Tuesday, September 18, 2012

Thirty Seconds After Denying Court Is Politicized, Scalia Says Democrats Do ‘Not Stick To The Text’ Of The Constitution

Conservative Justice Antonin Scalia spent much of the last Supreme Court term behaving more like a politician than a judge. His dissent from an opinion striking down much of Arizona’s anti-immigrant law SB 1070 included a rant against an irrelevant Obama Administration policy, and his questions during the Affordable Care Act were laced with conservative talking points more appropriate for Fox News than the Supreme Courtroom.

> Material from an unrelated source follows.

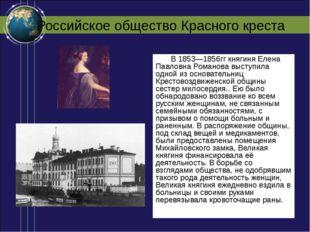 Российское общество Красного креста В 1853—1856гг княгиня Елена Павловна Рома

Yet, in an interview with Reuters yesterday, Scalia said he is “enraged” by suggestions that the Supreme Court has become “politicized.” Less than a minute later, however, Scalia launched into a partisan diatribe, this time claiming Democrats are less loyal to the Constitution than Republicans:

It really enrages me to hear people refer to [the Supreme Court] as a “politicized court.” Neither I nor any one of my colleagues votes a certain way because he or she likes this president or is a member of the party that that president belongs to. I could care less who the president is. They vote that way because that’s who they are. They were selected because of who they are. 
So why should it be surprising that when you have a Democratic Party which has been trying for years to appoint people who approve ofRoe v. Wade — which means people who are not originalists, who do not stick to the text, who believe in substantive due process or whatever — why should it be surprising when the Democrats have been doing that for 30 years, at least, and the Republicans have been doing the opposite for 30 years — swearing that they are going to appoint people who are not judicial activists, gonna, you know, hew to the text — why should it be surprising that you end up with a Court where the Democratic appointees are quite different from the Republican appointees?

          


To the extent that Scalia ever had the moral high ground to complain that someone isn’t following the text of the Constitution, he abandoned it completely when he voted to strike down the Affordable Care Act. The Constitution permits Congress to “regulate commerce . . . among the several states,” and the very first Supreme Court decision to interpret these words established that they give the United States “full power” over all forms of interstate trade. The Affordable Care Act regulates trade in health insurance and health care services throughout the country, and thus is clearly and obviously constitutional under the text of the Constitution.

So if Scalia is truly worried about judges who do not follow the text of the Constitution, he might want to look a lot closer to home than the Democratic Party. Moreover, if he is so “enraged” by allegations that his Court is politicized, he might want to consider not adding fuel to those allegations by suggesting that the Republican Party has a monopoly on loyalty to the text of the Constitution.